- **What is required**: Look through the data below for the line with "family: Sciuridae" and the line with "common name: grant's gazelle", then output those two and all lines in between, exactly as written.

Saved entries:
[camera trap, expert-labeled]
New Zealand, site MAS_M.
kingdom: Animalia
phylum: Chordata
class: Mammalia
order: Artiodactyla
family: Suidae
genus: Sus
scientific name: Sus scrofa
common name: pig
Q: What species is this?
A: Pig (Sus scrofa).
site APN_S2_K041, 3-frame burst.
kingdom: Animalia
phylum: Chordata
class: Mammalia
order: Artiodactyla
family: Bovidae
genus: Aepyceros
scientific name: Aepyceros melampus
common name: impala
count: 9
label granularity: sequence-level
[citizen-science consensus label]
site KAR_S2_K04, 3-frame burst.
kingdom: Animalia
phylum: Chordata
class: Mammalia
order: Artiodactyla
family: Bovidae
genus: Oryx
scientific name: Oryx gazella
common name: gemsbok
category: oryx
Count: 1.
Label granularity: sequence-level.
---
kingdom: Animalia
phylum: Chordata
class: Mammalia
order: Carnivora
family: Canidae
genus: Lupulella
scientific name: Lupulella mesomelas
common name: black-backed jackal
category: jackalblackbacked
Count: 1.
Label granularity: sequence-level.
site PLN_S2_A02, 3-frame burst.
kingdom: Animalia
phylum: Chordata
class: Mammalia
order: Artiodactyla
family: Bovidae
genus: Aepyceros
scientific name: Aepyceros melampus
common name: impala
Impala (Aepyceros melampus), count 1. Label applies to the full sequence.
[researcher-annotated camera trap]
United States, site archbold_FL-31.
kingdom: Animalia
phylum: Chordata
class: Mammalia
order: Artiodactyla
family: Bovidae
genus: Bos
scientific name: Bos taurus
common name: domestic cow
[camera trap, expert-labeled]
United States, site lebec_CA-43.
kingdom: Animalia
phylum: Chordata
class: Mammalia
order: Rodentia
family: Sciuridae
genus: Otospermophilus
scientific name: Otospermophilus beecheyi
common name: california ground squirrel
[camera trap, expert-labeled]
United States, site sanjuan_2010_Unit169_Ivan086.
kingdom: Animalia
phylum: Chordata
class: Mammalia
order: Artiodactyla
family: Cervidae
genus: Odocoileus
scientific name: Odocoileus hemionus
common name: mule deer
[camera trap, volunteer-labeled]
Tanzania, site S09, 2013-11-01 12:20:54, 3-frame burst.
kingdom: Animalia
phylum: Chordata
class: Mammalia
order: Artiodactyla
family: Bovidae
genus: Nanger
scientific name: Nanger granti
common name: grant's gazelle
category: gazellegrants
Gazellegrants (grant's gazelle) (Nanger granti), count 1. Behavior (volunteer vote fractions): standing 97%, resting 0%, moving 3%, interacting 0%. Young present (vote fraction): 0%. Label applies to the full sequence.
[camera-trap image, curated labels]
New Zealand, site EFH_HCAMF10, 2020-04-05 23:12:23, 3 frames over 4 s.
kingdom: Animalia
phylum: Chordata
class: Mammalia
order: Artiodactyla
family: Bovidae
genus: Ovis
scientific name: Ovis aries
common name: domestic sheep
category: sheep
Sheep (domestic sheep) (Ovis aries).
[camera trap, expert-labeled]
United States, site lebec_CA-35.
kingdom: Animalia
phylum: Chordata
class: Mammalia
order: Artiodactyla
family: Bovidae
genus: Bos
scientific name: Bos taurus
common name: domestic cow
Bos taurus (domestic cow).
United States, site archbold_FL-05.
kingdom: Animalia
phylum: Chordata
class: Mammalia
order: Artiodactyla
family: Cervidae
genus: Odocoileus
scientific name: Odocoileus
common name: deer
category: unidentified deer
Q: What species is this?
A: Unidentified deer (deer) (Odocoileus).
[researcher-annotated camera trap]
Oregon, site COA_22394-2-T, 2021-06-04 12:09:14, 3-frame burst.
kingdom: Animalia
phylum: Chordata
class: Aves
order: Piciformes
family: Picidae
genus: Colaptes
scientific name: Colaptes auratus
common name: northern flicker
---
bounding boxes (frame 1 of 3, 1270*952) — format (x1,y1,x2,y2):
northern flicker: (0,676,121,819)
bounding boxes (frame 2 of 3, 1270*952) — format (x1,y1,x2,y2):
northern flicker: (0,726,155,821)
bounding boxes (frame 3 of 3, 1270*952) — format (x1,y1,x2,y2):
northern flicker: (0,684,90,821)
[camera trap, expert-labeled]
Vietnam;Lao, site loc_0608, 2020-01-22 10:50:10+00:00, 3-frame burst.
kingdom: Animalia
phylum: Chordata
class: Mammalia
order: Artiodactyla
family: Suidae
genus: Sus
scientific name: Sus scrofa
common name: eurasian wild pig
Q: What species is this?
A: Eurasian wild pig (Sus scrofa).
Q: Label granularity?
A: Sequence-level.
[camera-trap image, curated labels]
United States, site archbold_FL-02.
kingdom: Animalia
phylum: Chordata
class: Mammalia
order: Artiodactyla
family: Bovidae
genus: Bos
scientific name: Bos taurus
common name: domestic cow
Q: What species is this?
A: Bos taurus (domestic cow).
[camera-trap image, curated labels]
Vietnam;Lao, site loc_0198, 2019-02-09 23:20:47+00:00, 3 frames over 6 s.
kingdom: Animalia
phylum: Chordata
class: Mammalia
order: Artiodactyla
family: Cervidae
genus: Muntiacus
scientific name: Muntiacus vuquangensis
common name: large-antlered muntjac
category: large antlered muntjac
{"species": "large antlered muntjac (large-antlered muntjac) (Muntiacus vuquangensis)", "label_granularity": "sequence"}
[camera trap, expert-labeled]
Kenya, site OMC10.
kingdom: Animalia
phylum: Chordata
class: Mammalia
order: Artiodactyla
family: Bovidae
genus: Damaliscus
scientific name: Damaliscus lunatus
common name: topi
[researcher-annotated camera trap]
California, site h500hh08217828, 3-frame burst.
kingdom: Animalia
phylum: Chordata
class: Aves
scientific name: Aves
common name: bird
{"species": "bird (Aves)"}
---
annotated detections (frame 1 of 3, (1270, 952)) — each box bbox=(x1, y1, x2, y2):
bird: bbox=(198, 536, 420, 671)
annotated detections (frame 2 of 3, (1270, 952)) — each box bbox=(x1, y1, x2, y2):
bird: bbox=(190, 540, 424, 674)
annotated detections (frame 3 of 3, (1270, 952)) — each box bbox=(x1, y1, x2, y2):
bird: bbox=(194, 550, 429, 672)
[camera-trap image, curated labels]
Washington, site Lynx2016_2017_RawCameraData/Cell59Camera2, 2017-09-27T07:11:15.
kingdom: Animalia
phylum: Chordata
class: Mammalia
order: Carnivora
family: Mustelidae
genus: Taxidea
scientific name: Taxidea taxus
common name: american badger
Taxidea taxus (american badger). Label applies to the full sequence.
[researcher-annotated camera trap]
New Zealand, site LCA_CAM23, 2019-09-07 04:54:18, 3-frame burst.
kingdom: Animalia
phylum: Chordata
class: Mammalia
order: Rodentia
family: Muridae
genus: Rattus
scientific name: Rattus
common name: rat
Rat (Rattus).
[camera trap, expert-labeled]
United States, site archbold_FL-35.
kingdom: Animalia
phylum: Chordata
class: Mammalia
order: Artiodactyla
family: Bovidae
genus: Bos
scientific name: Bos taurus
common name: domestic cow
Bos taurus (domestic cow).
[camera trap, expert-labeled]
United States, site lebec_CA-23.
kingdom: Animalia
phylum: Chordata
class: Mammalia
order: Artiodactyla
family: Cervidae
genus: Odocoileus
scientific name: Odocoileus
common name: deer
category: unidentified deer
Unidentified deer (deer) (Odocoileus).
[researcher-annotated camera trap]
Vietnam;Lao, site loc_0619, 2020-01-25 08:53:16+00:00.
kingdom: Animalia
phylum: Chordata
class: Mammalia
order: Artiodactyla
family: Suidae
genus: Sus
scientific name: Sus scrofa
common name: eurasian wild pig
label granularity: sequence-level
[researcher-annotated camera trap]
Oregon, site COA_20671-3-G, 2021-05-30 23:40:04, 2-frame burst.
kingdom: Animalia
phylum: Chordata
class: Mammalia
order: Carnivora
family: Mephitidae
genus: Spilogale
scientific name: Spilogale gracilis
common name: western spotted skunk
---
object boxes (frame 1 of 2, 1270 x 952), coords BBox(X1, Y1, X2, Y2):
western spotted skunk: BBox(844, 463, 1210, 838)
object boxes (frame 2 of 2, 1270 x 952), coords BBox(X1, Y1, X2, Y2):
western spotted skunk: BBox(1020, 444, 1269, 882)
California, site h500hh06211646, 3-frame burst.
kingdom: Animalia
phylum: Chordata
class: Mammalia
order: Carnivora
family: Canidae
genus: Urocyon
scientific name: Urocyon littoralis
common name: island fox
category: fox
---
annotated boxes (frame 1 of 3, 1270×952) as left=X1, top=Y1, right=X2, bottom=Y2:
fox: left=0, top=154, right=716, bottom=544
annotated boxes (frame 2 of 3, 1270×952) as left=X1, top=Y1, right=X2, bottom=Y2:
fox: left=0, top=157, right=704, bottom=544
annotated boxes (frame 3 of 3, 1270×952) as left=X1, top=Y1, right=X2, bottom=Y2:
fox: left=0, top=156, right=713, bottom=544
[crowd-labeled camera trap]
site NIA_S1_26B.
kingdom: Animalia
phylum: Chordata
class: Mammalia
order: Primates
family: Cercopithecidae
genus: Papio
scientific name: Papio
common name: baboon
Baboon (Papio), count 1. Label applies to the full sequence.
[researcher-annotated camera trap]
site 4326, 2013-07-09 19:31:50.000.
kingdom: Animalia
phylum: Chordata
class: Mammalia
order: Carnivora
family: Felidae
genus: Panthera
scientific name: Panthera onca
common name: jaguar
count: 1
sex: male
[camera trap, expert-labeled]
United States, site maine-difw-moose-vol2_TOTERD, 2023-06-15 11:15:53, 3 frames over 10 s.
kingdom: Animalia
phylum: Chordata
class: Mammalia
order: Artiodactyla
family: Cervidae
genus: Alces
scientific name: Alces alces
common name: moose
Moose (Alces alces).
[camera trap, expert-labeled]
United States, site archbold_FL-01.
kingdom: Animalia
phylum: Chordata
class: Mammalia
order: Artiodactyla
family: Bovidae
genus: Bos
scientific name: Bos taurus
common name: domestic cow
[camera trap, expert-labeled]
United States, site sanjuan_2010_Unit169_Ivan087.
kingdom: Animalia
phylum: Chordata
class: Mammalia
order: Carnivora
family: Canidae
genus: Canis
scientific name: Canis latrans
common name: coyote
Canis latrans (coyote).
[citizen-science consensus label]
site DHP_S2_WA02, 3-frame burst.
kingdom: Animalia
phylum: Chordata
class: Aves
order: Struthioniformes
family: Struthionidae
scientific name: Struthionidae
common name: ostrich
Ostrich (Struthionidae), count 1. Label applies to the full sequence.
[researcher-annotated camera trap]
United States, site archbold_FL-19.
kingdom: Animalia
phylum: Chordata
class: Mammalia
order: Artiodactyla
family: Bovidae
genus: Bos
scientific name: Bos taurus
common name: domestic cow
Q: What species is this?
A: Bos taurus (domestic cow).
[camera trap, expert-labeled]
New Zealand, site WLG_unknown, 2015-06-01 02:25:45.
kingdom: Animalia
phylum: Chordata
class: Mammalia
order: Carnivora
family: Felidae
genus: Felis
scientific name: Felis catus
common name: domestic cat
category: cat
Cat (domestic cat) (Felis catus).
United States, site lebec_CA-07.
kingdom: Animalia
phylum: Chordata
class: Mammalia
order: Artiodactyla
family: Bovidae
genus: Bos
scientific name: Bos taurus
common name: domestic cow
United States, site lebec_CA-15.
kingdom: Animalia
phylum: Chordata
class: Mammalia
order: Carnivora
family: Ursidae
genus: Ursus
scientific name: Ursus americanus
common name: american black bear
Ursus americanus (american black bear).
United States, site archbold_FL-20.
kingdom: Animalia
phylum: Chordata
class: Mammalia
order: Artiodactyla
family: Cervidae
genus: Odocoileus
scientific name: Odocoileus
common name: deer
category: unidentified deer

- **Exercise response**:
family: Sciuridae
genus: Otospermophilus
scientific name: Otospermophilus beecheyi
common name: california ground squirrel
[camera trap, expert-labeled]
United States, site sanjuan_2010_Unit169_Ivan086.
kingdom: Animalia
phylum: Chordata
class: Mammalia
order: Artiodactyla
family: Cervidae
genus: Odocoileus
scientific name: Odocoileus hemionus
common name: mule deer
[camera trap, volunteer-labeled]
Tanzania, site S09, 2013-11-01 12:20:54, 3-frame burst.
kingdom: Animalia
phylum: Chordata
class: Mammalia
order: Artiodactyla
family: Bovidae
genus: Nanger
scientific name: Nanger granti
common name: grant's gazelle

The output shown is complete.